What to produce: A verbatim copy of every record is needed.

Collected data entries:
══════════════════════════════

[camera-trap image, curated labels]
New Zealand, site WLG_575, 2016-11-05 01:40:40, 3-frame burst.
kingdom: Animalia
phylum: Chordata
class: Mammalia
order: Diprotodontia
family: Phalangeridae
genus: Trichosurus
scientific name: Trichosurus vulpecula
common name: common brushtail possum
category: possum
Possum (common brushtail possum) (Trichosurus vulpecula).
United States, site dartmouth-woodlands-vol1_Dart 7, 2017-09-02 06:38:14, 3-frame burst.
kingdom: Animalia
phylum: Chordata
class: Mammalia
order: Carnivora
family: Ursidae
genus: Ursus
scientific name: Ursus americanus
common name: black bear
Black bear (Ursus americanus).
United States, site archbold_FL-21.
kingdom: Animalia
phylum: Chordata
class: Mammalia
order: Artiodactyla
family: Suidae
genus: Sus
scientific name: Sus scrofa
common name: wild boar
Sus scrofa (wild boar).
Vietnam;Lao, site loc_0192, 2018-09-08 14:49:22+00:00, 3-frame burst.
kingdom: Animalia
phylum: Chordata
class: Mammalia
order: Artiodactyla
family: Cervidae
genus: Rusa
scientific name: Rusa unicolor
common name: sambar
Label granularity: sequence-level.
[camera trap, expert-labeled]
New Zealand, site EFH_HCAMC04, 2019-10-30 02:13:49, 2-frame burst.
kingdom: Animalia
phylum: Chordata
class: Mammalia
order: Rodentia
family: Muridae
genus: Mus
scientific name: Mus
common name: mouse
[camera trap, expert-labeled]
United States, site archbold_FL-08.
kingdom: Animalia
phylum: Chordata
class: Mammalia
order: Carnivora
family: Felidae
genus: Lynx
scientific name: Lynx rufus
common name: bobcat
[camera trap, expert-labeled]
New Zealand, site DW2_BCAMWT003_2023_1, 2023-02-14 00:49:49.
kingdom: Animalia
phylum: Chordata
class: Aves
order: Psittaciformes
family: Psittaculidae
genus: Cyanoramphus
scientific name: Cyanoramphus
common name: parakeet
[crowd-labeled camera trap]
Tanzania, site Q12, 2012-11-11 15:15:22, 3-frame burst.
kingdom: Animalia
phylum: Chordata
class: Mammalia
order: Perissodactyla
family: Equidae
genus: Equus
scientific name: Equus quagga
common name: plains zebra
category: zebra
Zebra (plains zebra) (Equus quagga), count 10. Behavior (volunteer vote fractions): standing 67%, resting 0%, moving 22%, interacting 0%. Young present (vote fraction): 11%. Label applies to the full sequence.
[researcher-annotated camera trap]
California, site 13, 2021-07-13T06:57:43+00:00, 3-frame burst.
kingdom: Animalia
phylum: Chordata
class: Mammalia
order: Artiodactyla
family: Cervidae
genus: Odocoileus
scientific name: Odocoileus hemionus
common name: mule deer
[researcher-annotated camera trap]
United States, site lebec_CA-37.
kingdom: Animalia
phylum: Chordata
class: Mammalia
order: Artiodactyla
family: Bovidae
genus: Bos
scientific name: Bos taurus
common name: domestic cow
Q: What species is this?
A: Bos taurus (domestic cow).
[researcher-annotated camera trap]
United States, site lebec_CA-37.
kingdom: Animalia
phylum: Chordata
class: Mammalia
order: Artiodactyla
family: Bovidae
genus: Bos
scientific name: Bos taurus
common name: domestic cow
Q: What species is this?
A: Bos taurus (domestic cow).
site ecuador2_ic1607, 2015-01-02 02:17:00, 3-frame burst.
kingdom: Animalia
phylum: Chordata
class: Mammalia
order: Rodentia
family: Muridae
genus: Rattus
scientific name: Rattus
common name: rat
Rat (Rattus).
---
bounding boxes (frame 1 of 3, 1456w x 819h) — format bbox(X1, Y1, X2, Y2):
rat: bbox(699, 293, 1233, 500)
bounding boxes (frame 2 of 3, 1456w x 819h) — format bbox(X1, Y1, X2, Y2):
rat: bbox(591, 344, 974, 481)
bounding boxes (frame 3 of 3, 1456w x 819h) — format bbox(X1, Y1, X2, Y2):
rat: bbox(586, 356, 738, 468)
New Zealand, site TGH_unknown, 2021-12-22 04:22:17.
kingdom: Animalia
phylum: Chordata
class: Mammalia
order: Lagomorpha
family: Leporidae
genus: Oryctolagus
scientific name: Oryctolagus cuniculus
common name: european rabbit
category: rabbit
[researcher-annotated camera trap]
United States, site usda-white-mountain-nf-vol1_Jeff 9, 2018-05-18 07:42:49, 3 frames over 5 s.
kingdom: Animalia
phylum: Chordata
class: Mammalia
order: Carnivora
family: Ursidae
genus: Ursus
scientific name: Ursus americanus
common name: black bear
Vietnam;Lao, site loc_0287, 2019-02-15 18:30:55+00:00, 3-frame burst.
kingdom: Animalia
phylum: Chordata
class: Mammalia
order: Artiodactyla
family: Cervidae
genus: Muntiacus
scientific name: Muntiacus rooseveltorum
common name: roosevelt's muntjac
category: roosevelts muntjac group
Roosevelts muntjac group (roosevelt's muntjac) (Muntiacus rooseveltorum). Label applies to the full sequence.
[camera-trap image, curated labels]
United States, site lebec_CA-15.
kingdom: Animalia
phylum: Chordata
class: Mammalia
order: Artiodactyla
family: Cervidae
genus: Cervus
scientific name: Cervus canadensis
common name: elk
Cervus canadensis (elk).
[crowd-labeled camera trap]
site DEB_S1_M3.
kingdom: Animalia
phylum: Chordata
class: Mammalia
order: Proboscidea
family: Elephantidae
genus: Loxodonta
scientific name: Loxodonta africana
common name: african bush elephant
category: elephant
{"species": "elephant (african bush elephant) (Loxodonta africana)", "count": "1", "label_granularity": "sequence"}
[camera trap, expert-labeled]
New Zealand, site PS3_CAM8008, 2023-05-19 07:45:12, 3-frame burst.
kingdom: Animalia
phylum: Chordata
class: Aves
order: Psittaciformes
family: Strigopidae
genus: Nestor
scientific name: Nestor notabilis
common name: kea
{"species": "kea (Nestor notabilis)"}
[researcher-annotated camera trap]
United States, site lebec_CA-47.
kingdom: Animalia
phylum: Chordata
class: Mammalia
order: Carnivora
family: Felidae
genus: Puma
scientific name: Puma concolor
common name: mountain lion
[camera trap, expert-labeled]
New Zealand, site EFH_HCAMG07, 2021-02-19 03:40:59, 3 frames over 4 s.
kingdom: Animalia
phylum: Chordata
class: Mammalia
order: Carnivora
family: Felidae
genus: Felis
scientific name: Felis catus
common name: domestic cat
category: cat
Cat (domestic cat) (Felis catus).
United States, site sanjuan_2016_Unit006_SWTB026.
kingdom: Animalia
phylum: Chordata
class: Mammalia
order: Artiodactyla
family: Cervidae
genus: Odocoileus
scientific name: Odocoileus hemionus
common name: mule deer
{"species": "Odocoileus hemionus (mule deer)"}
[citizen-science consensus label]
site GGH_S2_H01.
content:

══════════════════════════════

Result:
[camera-trap image, curated labels]
New Zealand, site WLG_575, 2016-11-05 01:40:40, 3-frame burst.
kingdom: Animalia
phylum: Chordata
class: Mammalia
order: Diprotodontia
family: Phalangeridae
genus: Trichosurus
scientific name: Trichosurus vulpecula
common name: common brushtail possum
category: possum
Possum (common brushtail possum) (Trichosurus vulpecula).
United States, site dartmouth-woodlands-vol1_Dart 7, 2017-09-02 06:38:14, 3-frame burst.
kingdom: Animalia
phylum: Chordata
class: Mammalia
order: Carnivora
family: Ursidae
genus: Ursus
scientific name: Ursus americanus
common name: black bear
Black bear (Ursus americanus).
United States, site archbold_FL-21.
kingdom: Animalia
phylum: Chordata
class: Mammalia
order: Artiodactyla
family: Suidae
genus: Sus
scientific name: Sus scrofa
common name: wild boar
Sus scrofa (wild boar).
Vietnam;Lao, site loc_0192, 2018-09-08 14:49:22+00:00, 3-frame burst.
kingdom: Animalia
phylum: Chordata
class: Mammalia
order: Artiodactyla
family: Cervidae
genus: Rusa
scientific name: Rusa unicolor
common name: sambar
Label granularity: sequence-level.
[camera trap, expert-labeled]
New Zealand, site EFH_HCAMC04, 2019-10-30 02:13:49, 2-frame burst.
kingdom: Animalia
phylum: Chordata
class: Mammalia
order: Rodentia
family: Muridae
genus: Mus
scientific name: Mus
common name: mouse
[camera trap, expert-labeled]
United States, site archbold_FL-08.
kingdom: Animalia
phylum: Chordata
class: Mammalia
order: Carnivora
family: Felidae
genus: Lynx
scientific name: Lynx rufus
common name: bobcat
[camera trap, expert-labeled]
New Zealand, site DW2_BCAMWT003_2023_1, 2023-02-14 00:49:49.
kingdom: Animalia
phylum: Chordata
class: Aves
order: Psittaciformes
family: Psittaculidae
genus: Cyanoramphus
scientific name: Cyanoramphus
common name: parakeet
[crowd-labeled camera trap]
Tanzania, site Q12, 2012-11-11 15:15:22, 3-frame burst.
kingdom: Animalia
phylum: Chordata
class: Mammalia
order: Perissodactyla
family: Equidae
genus: Equus
scientific name: Equus quagga
common name: plains zebra
category: zebra
Zebra (plains zebra) (Equus quagga), count 10. Behavior (volunteer vote fractions): standing 67%, resting 0%, moving 22%, interacting 0%. Young present (vote fraction): 11%. Label applies to the full sequence.
[researcher-annotated camera trap]
California, site 13, 2021-07-13T06:57:43+00:00, 3-frame burst.
kingdom: Animalia
phylum: Chordata
class: Mammalia
order: Artiodactyla
family: Cervidae
genus: Odocoileus
scientific name: Odocoileus hemionus
common name: mule deer
[researcher-annotated camera trap]
United States, site lebec_CA-37.
kingdom: Animalia
phylum: Chordata
class: Mammalia
order: Artiodactyla
family: Bovidae
genus: Bos
scientific name: Bos taurus
common name: domestic cow
Q: What species is this?
A: Bos taurus (domestic cow).
[researcher-annotated camera trap]
United States, site lebec_CA-37.
kingdom: Animalia
phylum: Chordata
class: Mammalia
order: Artiodactyla
family: Bovidae
genus: Bos
scientific name: Bos taurus
common name: domestic cow
Q: What species is this?
A: Bos taurus (domestic cow).
site ecuador2_ic1607, 2015-01-02 02:17:00, 3-frame burst.
kingdom: Animalia
phylum: Chordata
class: Mammalia
order: Rodentia
family: Muridae
genus: Rattus
scientific name: Rattus
common name: rat
Rat (Rattus).
---
bounding boxes (frame 1 of 3, 1456w x 819h) — format bbox(X1, Y1, X2, Y2):
rat: bbox(699, 293, 1233, 500)
bounding boxes (frame 2 of 3, 1456w x 819h) — format bbox(X1, Y1, X2, Y2):
rat: bbox(591, 344, 974, 481)
bounding boxes (frame 3 of 3, 1456w x 819h) — format bbox(X1, Y1, X2, Y2):
rat: bbox(586, 356, 738, 468)
New Zealand, site TGH_unknown, 2021-12-22 04:22:17.
kingdom: Animalia
phylum: Chordata
class: Mammalia
order: Lagomorpha
family: Leporidae
genus: Oryctolagus
scientific name: Oryctolagus cuniculus
common name: european rabbit
category: rabbit
[researcher-annotated camera trap]
United States, site usda-white-mountain-nf-vol1_Jeff 9, 2018-05-18 07:42:49, 3 frames over 5 s.
kingdom: Animalia
phylum: Chordata
class: Mammalia
order: Carnivora
family: Ursidae
genus: Ursus
scientific name: Ursus americanus
common name: black bear
Vietnam;Lao, site loc_0287, 2019-02-15 18:30:55+00:00, 3-frame burst.
kingdom: Animalia
phylum: Chordata
class: Mammalia
order: Artiodactyla
family: Cervidae
genus: Muntiacus
scientific name: Muntiacus rooseveltorum
common name: roosevelt's muntjac
category: roosevelts muntjac group
Roosevelts muntjac group (roosevelt's muntjac) (Muntiacus rooseveltorum). Label applies to the full sequence.
[camera-trap image, curated labels]
United States, site lebec_CA-15.
kingdom: Animalia
phylum: Chordata
class: Mammalia
order: Artiodactyla
family: Cervidae
genus: Cervus
scientific name: Cervus canadensis
common name: elk
Cervus canadensis (elk).
[crowd-labeled camera trap]
site DEB_S1_M3.
kingdom: Animalia
phylum: Chordata
class: Mammalia
order: Proboscidea
family: Elephantidae
genus: Loxodonta
scientific name: Loxodonta africana
common name: african bush elephant
category: elephant
{"species": "elephant (african bush elephant) (Loxodonta africana)", "count": "1", "label_granularity": "sequence"}
[camera trap, expert-labeled]
New Zealand, site PS3_CAM8008, 2023-05-19 07:45:12, 3-frame burst.
kingdom: Animalia
phylum: Chordata
class: Aves
order: Psittaciformes
family: Strigopidae
genus: Nestor
scientific name: Nestor notabilis
common name: kea
{"species": "kea (Nestor notabilis)"}
[researcher-annotated camera trap]
United States, site lebec_CA-47.
kingdom: Animalia
phylum: Chordata
class: Mammalia
order: Carnivora
family: Felidae
genus: Puma
scientific name: Puma concolor
common name: mountain lion
[camera trap, expert-labeled]
New Zealand, site EFH_HCAMG07, 2021-02-19 03:40:59, 3 frames over 4 s.
kingdom: Animalia
phylum: Chordata
class: Mammalia
order: Carnivora
family: Felidae
genus: Felis
scientific name: Felis catus
common name: domestic cat
category: cat
Cat (domestic cat) (Felis catus).
United States, site sanjuan_2016_Unit006_SWTB026.
kingdom: Animalia
phylum: Chordata
class: Mammalia
order: Artiodactyla
family: Cervidae
genus: Odocoileus
scientific name: Odocoileus hemionus
common name: mule deer
{"species": "Odocoileus hemionus (mule deer)"}
[citizen-science consensus label]
site GGH_S2_H01.
content:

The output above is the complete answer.